■ **PROBLEM TO SOLVE**
Transcribe all records verbatim.

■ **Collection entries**
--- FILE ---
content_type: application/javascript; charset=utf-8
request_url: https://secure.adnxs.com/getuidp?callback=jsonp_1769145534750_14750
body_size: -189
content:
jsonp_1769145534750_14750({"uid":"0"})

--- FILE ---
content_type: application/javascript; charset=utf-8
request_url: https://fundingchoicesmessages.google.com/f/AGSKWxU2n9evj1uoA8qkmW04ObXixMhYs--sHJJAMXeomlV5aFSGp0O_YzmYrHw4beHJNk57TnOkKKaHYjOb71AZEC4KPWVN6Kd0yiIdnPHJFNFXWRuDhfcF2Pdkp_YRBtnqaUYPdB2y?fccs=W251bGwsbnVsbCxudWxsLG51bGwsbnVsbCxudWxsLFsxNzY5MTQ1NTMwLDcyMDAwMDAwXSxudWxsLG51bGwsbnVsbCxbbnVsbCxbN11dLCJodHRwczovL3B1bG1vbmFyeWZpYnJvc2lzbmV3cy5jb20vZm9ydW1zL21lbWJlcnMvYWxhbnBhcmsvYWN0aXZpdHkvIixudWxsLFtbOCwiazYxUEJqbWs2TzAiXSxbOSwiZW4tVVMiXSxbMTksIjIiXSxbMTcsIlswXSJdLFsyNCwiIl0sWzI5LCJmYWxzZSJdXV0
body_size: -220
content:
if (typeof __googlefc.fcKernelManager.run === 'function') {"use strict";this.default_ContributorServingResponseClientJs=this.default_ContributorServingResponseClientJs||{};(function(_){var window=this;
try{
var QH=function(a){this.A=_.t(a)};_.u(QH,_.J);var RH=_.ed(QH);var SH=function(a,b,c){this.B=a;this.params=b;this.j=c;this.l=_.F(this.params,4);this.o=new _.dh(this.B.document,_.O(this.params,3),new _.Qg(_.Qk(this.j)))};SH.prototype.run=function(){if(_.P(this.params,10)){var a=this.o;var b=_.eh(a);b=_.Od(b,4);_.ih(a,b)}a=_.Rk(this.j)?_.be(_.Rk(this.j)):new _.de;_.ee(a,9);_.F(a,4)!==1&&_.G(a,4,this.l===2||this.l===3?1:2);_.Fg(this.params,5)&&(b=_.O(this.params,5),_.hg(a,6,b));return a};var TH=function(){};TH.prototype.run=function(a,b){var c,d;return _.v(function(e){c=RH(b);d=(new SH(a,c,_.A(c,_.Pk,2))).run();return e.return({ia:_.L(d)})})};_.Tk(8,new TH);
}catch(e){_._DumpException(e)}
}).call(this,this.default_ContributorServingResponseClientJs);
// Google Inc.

■ **RESPONSE TO THE EXERCISE**
--- FILE ---
content_type: application/javascript; charset=utf-8
request_url: https://secure.adnxs.com/getuidp?callback=jsonp_1769145534750_14750
body_size: -189
content:
jsonp_1769145534750_14750({"uid":"0"})

--- FILE ---
content_type: application/javascript; charset=utf-8
request_url: https://fundingchoicesmessages.google.com/f/AGSKWxU2n9evj1uoA8qkmW04ObXixMhYs--sHJJAMXeomlV5aFSGp0O_YzmYrHw4beHJNk57TnOkKKaHYjOb71AZEC4KPWVN6Kd0yiIdnPHJFNFXWRuDhfcF2Pdkp_YRBtnqaUYPdB2y?fccs=W251bGwsbnVsbCxudWxsLG51bGwsbnVsbCxudWxsLFsxNzY5MTQ1NTMwLDcyMDAwMDAwXSxudWxsLG51bGwsbnVsbCxbbnVsbCxbN11dLCJodHRwczovL3B1bG1vbmFyeWZpYnJvc2lzbmV3cy5jb20vZm9ydW1zL21lbWJlcnMvYWxhbnBhcmsvYWN0aXZpdHkvIixudWxsLFtbOCwiazYxUEJqbWs2TzAiXSxbOSwiZW4tVVMiXSxbMTksIjIiXSxbMTcsIlswXSJdLFsyNCwiIl0sWzI5LCJmYWxzZSJdXV0
body_size: -220
content:
if (typeof __googlefc.fcKernelManager.run === 'function') {"use strict";this.default_ContributorServingResponseClientJs=this.default_ContributorServingResponseClientJs||{};(function(_){var window=this;
try{
var QH=function(a){this.A=_.t(a)};_.u(QH,_.J);var RH=_.ed(QH);var SH=function(a,b,c){this.B=a;this.params=b;this.j=c;this.l=_.F(this.params,4);this.o=new _.dh(this.B.document,_.O(this.params,3),new _.Qg(_.Qk(this.j)))};SH.prototype.run=function(){if(_.P(this.params,10)){var a=this.o;var b=_.eh(a);b=_.Od(b,4);_.ih(a,b)}a=_.Rk(this.j)?_.be(_.Rk(this.j)):new _.de;_.ee(a,9);_.F(a,4)!==1&&_.G(a,4,this.l===2||this.l===3?1:2);_.Fg(this.params,5)&&(b=_.O(this.params,5),_.hg(a,6,b));return a};var TH=function(){};TH.prototype.run=function(a,b){var c,d;return _.v(function(e){c=RH(b);d=(new SH(a,c,_.A(c,_.Pk,2))).run();return e.return({ia:_.L(d)})})};_.Tk(8,new TH);
}catch(e){_._DumpException(e)}
}).call(this,this.default_ContributorServingResponseClientJs);
// Google Inc.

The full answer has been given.